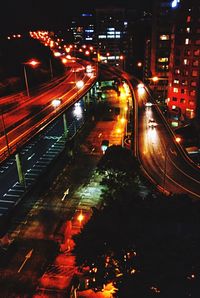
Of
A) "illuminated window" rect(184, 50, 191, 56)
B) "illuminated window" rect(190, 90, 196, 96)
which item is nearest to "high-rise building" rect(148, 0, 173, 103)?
"illuminated window" rect(190, 90, 196, 96)

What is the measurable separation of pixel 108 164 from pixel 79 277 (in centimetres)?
1684

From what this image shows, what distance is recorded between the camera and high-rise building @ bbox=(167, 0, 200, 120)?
253 ft

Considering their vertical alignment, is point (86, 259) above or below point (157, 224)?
below

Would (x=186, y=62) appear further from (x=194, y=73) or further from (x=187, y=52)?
(x=194, y=73)

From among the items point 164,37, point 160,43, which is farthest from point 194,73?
point 164,37

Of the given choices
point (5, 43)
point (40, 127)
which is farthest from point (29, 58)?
point (40, 127)

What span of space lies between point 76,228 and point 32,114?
26.3 metres

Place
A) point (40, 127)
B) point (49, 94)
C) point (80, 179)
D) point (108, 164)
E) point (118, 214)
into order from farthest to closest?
point (49, 94), point (80, 179), point (40, 127), point (108, 164), point (118, 214)

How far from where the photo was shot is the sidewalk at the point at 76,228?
93.6 feet

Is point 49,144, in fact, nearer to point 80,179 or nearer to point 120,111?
point 80,179

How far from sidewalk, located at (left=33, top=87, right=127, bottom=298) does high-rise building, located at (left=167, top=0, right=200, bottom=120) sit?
25.7m

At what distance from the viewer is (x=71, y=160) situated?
190ft

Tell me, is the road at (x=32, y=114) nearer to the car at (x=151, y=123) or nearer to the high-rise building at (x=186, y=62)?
the car at (x=151, y=123)

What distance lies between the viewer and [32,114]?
53.8 m
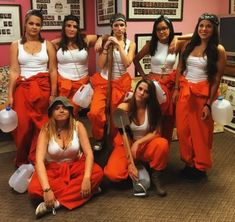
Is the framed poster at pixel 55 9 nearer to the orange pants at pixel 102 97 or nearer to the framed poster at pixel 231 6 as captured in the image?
the orange pants at pixel 102 97

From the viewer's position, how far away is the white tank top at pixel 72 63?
2.81m

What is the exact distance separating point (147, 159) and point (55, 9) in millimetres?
2558

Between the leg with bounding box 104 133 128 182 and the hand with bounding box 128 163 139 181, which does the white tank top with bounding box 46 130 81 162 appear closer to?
the leg with bounding box 104 133 128 182

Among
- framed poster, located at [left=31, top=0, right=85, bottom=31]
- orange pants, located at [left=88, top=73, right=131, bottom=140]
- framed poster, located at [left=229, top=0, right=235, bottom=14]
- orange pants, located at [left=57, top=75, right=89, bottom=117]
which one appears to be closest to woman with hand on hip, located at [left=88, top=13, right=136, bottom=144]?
orange pants, located at [left=88, top=73, right=131, bottom=140]

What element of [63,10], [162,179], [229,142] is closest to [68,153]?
[162,179]

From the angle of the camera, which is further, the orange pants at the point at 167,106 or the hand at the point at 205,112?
the orange pants at the point at 167,106

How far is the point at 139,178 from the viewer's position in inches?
96.0

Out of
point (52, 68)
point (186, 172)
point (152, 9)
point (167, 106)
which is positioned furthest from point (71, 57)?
point (152, 9)

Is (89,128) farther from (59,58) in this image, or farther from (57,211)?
(57,211)

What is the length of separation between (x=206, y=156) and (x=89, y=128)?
1716 mm

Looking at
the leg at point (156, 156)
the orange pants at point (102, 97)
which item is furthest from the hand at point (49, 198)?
the orange pants at point (102, 97)

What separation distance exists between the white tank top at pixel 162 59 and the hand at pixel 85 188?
44.4 inches

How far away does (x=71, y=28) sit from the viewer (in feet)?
9.11

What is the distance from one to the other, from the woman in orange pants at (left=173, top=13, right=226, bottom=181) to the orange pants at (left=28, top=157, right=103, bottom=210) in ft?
2.44
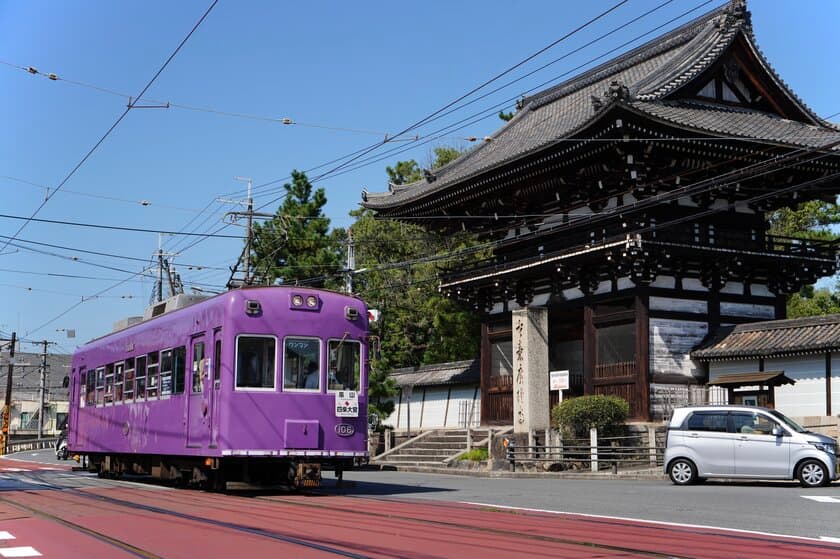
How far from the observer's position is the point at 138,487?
61.3 feet

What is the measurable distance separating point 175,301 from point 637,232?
40.1 ft

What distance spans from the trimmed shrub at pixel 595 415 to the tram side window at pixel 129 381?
11638mm

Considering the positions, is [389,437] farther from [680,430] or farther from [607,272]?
[680,430]

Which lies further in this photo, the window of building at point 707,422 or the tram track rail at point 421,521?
the window of building at point 707,422

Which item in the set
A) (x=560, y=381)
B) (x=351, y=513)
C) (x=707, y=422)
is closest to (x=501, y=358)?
(x=560, y=381)

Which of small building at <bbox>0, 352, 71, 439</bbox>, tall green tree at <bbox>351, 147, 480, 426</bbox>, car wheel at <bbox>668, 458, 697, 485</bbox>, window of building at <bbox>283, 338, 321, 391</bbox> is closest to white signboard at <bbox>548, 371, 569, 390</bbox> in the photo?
car wheel at <bbox>668, 458, 697, 485</bbox>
== == ==
Reproduce all of the records above word for word, leaving out the pictures.

**Solution:**
Of
A) "illuminated window" rect(184, 50, 191, 56)
B) "illuminated window" rect(190, 90, 196, 96)
which item is nearest to "high-rise building" rect(148, 0, 173, 103)?
"illuminated window" rect(190, 90, 196, 96)

What is the measurable separation of pixel 108 164 from pixel 79 277 (in centimetres)?
1684

From what this image shows, what distance is recorded between the camera and high-rise building @ bbox=(167, 0, 200, 120)?
253 ft

Considering their vertical alignment, is point (86, 259) above or below point (157, 224)?
below

Would (x=186, y=62) appear further from (x=194, y=73) or further from (x=187, y=52)?
(x=194, y=73)

From among the items point 164,37, point 160,43, which is farthest from point 194,73?
point 164,37

Of the given choices
point (5, 43)
point (40, 127)
which is farthest from point (29, 58)?
point (40, 127)

What span of space lies between point 76,228 and point 32,114?
26.3 metres

Place
A) point (40, 127)
B) point (49, 94)
C) point (80, 179)
D) point (108, 164)
E) point (118, 214)
into order from farthest to closest?
point (49, 94), point (80, 179), point (40, 127), point (108, 164), point (118, 214)

How far from where the photo was shot is the sidewalk at the point at 76,228?
93.6 feet

Is point 49,144, in fact, nearer to point 80,179 or nearer to point 120,111?
point 80,179

How far from sidewalk, located at (left=33, top=87, right=127, bottom=298) does high-rise building, located at (left=167, top=0, right=200, bottom=120) sit?
25.7m

At what distance from the viewer is (x=71, y=160) situated?
190ft

Tell me, is the road at (x=32, y=114) nearer to the car at (x=151, y=123) or nearer to the high-rise building at (x=186, y=62)?
the car at (x=151, y=123)

What distance lies between the viewer and [32,114]?
53.8 m
Is the framed poster at pixel 55 9 nearer to the orange pants at pixel 102 97 or nearer to the framed poster at pixel 231 6 as captured in the image?
the orange pants at pixel 102 97

From the viewer's position, how far away is the white tank top at pixel 72 63?
2.81m

What is the exact distance separating point (147, 159) and point (55, 9) in millimetres?
2558

Between the leg with bounding box 104 133 128 182 and the hand with bounding box 128 163 139 181, which does the white tank top with bounding box 46 130 81 162 appear closer to?
the leg with bounding box 104 133 128 182

Among
- framed poster, located at [left=31, top=0, right=85, bottom=31]
- orange pants, located at [left=88, top=73, right=131, bottom=140]
- framed poster, located at [left=229, top=0, right=235, bottom=14]
- orange pants, located at [left=57, top=75, right=89, bottom=117]
which one appears to be closest to woman with hand on hip, located at [left=88, top=13, right=136, bottom=144]?
orange pants, located at [left=88, top=73, right=131, bottom=140]

What element of [63,10], [162,179], [229,142] is closest to [68,153]?
[162,179]

From the angle of the camera, which is further, the orange pants at the point at 167,106 or the hand at the point at 205,112?
the orange pants at the point at 167,106

How far is the point at 139,178 from the viewer's position in inches?
96.0

Out of
point (52, 68)
point (186, 172)
point (152, 9)
point (167, 106)
which is positioned furthest from point (71, 57)?
point (152, 9)

Is (89,128) farther from (59,58) in this image, or farther from (57,211)?
(57,211)

What is the length of separation between (x=206, y=156) and (x=89, y=128)?
1716 mm

Looking at
the leg at point (156, 156)
the orange pants at point (102, 97)
which item is furthest from the hand at point (49, 198)?
the orange pants at point (102, 97)

What separation distance exists between the white tank top at pixel 162 59 and the hand at pixel 85 188?
44.4 inches

How far away does (x=71, y=28) sit from the viewer (in feet)?
9.11

What is the distance from one to the other, from the woman in orange pants at (left=173, top=13, right=226, bottom=181) to the orange pants at (left=28, top=157, right=103, bottom=210) in ft?
2.44
How far from the observer's position is the point at 138,487?
61.3 feet

What is the measurable distance separating point 175,301 from point 637,232?
40.1 ft

What distance spans from the trimmed shrub at pixel 595 415 to the tram side window at pixel 129 381?
11638mm

Considering the positions, is [389,437] farther from [680,430] or farther from [607,272]?
[680,430]

Which lies further in this photo, the window of building at point 707,422 or the tram track rail at point 421,521?
the window of building at point 707,422

Which item in the set
A) (x=560, y=381)
B) (x=351, y=513)
C) (x=707, y=422)
is closest to (x=501, y=358)?
(x=560, y=381)

Which of small building at <bbox>0, 352, 71, 439</bbox>, tall green tree at <bbox>351, 147, 480, 426</bbox>, car wheel at <bbox>668, 458, 697, 485</bbox>, window of building at <bbox>283, 338, 321, 391</bbox> is closest to white signboard at <bbox>548, 371, 569, 390</bbox> in the photo?
car wheel at <bbox>668, 458, 697, 485</bbox>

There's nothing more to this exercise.